Miami – Found on the southeast tip of Florida, Miami has a population of about 442,241 residents, with 6.2 million people living in the metropolitan area. There is a strong Latin American (especially Cuban) influence in the Miami area and major Spanish-language media are located in the city. Miami is a hub for international business and financial services. Points of interest in Miami include the Bayside Marketplace, Art Deco Historic District, Vizcaya Museum and Gardens, Port of Miami, South Beach, Bayfront Park, Zoo Miami, and Key Biscayne and Crandon Park.
Atlanta – Located in northern Georgia, Atlanta has 498,715 residents, however, there are 6 million people living in the metropolitan area. Atlanta has the world’s busiest airport and is a major transportation hub in the United States. With the 10th largest economy of any U.S. city, the key business sectors in Atlanta include transportation, logistics, information technology, news media, healthcare, aerospace, film and television, and biomedical research. Some of the points of interest in Atlanta include the Georgia Aquarium; Atlanta Botanical Garden; Piedmont Park; World of Coca Cola; Atlanta Zoo; CNN Center; National Center for Civil and Human Rights; High Museum of Art; College Football Hall of Fame; Jimmy Carter Presidential Library and Museum; Centennial Olympic Park; The King Center; and the Atlanta History Center.

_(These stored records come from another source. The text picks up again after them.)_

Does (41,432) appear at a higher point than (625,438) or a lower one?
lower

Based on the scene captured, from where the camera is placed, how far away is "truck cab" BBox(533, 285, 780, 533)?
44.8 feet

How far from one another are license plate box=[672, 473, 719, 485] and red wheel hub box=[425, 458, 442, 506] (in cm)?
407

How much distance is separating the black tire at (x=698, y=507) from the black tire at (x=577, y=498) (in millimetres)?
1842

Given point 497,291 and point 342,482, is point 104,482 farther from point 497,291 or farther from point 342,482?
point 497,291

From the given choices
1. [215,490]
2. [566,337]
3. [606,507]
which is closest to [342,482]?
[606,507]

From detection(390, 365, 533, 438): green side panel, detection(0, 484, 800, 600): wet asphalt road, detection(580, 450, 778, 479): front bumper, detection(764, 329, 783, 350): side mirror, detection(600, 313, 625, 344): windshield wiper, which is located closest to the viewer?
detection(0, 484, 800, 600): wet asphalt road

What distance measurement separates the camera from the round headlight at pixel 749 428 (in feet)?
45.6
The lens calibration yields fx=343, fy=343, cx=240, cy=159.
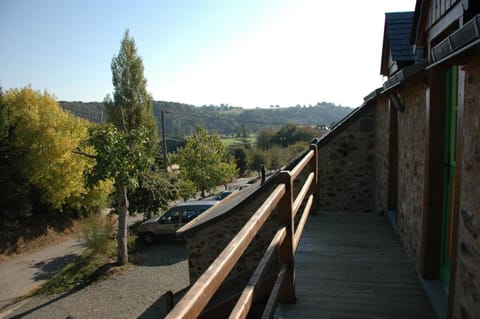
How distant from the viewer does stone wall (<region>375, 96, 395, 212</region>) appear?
566 cm

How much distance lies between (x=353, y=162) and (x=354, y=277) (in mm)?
3884

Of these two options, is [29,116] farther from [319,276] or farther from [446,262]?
[446,262]

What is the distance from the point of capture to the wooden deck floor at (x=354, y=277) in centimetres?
285

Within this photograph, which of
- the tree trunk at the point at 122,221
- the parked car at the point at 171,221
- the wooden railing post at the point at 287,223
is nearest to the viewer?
the wooden railing post at the point at 287,223

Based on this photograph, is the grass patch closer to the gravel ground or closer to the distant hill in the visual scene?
the gravel ground

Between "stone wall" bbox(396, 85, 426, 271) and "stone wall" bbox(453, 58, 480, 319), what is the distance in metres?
1.27

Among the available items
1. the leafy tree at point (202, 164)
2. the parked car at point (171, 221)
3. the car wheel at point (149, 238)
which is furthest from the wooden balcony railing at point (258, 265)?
the leafy tree at point (202, 164)

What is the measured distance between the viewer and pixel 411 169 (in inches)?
154

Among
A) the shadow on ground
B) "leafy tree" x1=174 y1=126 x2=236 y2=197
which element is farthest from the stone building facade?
"leafy tree" x1=174 y1=126 x2=236 y2=197

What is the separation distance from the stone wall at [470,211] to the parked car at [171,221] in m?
11.4

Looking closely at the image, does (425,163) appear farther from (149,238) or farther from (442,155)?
(149,238)

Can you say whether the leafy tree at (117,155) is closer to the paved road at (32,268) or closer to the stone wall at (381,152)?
the paved road at (32,268)

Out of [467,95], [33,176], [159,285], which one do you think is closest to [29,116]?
[33,176]

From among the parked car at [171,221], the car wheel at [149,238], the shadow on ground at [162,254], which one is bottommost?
the shadow on ground at [162,254]
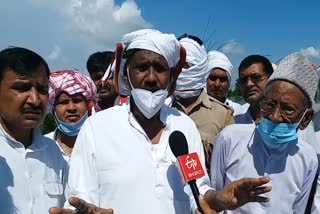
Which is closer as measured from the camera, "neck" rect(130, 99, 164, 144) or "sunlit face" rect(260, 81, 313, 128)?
"neck" rect(130, 99, 164, 144)

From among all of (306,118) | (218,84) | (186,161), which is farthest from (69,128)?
(218,84)

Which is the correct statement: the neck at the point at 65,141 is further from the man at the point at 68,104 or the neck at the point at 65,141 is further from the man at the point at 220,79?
the man at the point at 220,79

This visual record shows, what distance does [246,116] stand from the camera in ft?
16.9

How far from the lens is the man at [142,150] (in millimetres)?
2918

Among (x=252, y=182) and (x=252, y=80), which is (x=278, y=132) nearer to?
(x=252, y=182)

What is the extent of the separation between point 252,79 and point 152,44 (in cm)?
244

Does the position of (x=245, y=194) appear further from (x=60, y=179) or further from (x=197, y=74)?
(x=197, y=74)

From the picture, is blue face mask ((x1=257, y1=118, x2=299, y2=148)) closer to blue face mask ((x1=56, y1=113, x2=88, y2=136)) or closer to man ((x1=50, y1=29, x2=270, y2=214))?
man ((x1=50, y1=29, x2=270, y2=214))

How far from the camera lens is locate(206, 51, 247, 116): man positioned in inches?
238

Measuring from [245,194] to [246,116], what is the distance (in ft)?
7.57

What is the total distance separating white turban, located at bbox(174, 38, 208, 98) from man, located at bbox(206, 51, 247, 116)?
78 centimetres

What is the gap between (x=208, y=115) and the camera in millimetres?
4684

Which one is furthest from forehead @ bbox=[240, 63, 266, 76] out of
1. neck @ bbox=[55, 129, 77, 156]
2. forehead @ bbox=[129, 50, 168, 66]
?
forehead @ bbox=[129, 50, 168, 66]

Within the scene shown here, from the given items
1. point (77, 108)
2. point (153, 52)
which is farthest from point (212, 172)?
point (77, 108)
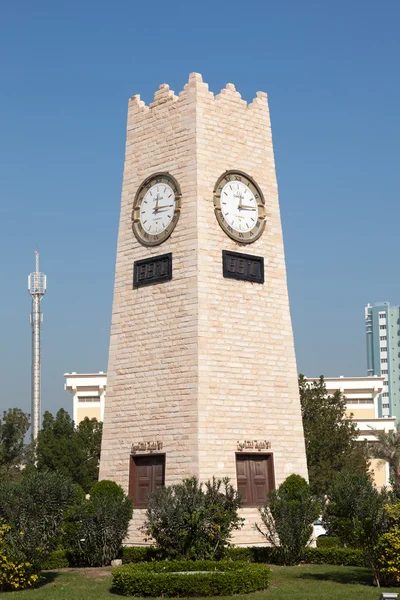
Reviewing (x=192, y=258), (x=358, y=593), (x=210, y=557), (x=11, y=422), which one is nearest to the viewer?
(x=358, y=593)

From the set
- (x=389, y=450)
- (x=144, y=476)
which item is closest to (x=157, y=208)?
(x=144, y=476)

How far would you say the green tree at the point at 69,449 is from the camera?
45.4 metres

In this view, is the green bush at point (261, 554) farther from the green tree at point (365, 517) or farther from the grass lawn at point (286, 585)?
the green tree at point (365, 517)

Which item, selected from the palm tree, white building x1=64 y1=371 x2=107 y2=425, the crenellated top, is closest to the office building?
white building x1=64 y1=371 x2=107 y2=425

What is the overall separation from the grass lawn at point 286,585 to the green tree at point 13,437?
23.7 metres

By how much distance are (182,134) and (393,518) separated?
13859 millimetres

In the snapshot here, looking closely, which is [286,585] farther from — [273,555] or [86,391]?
[86,391]

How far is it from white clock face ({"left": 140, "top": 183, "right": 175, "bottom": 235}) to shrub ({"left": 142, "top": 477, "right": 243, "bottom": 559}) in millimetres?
9068

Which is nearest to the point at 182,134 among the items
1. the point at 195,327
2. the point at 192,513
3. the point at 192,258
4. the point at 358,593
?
the point at 192,258

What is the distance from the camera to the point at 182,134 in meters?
28.8

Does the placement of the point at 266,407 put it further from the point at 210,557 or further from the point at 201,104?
the point at 201,104

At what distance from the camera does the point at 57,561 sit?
25.9m

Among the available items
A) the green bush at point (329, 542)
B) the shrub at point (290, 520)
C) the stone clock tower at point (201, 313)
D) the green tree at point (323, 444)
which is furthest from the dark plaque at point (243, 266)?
the green tree at point (323, 444)

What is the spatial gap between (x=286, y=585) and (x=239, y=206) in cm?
1220
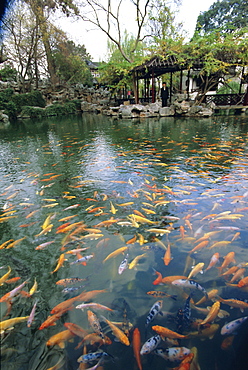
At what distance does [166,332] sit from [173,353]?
147 millimetres

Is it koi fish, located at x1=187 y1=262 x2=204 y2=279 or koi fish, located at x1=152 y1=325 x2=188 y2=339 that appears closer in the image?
koi fish, located at x1=152 y1=325 x2=188 y2=339

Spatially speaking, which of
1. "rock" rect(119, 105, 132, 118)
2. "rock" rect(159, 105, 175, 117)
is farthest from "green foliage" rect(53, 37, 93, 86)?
"rock" rect(159, 105, 175, 117)

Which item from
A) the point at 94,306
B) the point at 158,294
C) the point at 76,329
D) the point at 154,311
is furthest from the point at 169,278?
the point at 76,329

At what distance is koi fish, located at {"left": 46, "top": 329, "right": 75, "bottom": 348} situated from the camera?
5.08 ft

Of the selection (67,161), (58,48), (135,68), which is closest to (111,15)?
(135,68)

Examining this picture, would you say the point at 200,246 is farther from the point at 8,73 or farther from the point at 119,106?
the point at 8,73

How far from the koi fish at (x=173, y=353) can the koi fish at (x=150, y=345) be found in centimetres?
3

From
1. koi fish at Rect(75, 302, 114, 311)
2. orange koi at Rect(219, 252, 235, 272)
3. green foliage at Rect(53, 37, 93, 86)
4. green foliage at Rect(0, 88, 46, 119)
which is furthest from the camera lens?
green foliage at Rect(53, 37, 93, 86)

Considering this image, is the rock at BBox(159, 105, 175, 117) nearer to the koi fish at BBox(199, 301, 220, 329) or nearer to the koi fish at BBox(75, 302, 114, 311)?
the koi fish at BBox(199, 301, 220, 329)

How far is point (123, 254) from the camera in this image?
7.90 feet

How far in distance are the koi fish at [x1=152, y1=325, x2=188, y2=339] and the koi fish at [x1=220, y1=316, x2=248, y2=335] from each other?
31 cm

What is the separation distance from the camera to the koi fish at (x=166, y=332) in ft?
5.10

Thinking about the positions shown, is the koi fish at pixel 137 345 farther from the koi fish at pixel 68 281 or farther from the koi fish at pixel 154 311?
the koi fish at pixel 68 281

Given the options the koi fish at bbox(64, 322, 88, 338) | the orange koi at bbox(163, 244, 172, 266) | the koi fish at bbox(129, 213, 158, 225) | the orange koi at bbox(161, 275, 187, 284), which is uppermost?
the koi fish at bbox(129, 213, 158, 225)
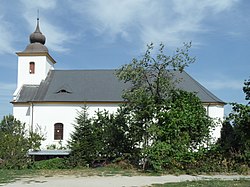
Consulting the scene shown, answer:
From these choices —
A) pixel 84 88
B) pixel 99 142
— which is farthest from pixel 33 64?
pixel 99 142

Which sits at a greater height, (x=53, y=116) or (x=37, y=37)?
(x=37, y=37)

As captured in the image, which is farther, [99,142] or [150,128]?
[99,142]

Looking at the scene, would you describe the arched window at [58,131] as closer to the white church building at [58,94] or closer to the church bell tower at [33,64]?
the white church building at [58,94]

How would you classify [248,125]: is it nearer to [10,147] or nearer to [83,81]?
[10,147]

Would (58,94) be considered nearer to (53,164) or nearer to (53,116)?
(53,116)

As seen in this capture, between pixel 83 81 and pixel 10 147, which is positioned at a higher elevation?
pixel 83 81

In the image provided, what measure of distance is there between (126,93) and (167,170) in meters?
5.01

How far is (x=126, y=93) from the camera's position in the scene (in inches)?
838

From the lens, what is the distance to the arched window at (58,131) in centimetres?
3997

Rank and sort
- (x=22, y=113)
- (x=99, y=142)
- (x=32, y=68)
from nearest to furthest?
(x=99, y=142), (x=22, y=113), (x=32, y=68)

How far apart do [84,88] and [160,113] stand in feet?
74.1

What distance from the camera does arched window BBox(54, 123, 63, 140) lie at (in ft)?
131

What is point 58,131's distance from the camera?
4003 cm

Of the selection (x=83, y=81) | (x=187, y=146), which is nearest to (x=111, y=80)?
(x=83, y=81)
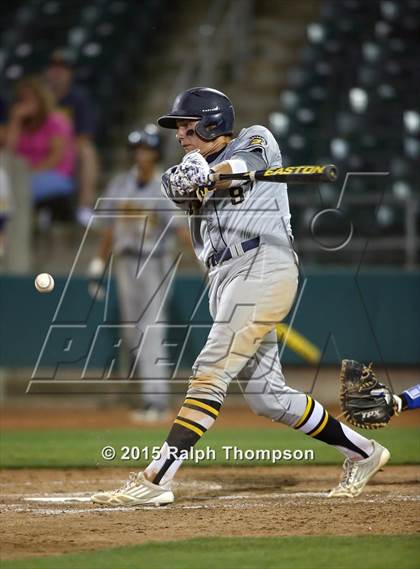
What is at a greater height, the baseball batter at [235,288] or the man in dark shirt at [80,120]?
the man in dark shirt at [80,120]

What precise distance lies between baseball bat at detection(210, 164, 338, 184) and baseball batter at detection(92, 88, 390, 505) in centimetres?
5

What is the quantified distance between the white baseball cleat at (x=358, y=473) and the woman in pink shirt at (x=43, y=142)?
23.9 ft

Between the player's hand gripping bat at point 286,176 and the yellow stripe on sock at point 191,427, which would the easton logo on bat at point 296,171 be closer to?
the player's hand gripping bat at point 286,176

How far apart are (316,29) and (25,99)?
475cm

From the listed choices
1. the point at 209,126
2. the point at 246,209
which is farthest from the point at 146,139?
the point at 246,209

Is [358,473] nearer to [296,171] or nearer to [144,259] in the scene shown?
[296,171]

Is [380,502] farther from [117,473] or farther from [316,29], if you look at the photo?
[316,29]

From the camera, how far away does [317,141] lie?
13.1 m

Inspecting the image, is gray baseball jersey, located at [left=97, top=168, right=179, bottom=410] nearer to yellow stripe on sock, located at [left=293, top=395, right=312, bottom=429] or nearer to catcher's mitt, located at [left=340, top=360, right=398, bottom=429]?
catcher's mitt, located at [left=340, top=360, right=398, bottom=429]

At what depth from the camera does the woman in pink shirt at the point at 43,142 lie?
40.1 ft

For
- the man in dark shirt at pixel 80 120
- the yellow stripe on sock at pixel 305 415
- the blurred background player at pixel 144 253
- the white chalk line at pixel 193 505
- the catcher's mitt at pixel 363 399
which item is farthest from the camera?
the man in dark shirt at pixel 80 120

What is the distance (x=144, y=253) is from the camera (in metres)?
10.4

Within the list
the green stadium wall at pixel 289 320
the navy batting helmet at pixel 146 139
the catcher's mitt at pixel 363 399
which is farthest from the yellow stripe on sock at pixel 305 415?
the green stadium wall at pixel 289 320

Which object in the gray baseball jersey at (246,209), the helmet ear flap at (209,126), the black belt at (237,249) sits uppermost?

Other major cities in the United States include: Phoenix (Arizona); San Antonio (Texas); San Diego (California); Dallas (Texas); San Jose (California); Austin (Texas); Jacksonville (Florida); Fort Worth (Texas); Columbus (Ohio); Indianapolis (Indiana); Charlotte (North Carolina); San Francisco (California); Seattle (Washington); Denver (Colorado); Nashville (Tennessee); Oklahoma City (Oklahoma); El Paso (Texas); Boston (Massachusetts); Portland (Oregon); and Las Vegas (Nevada); among many others.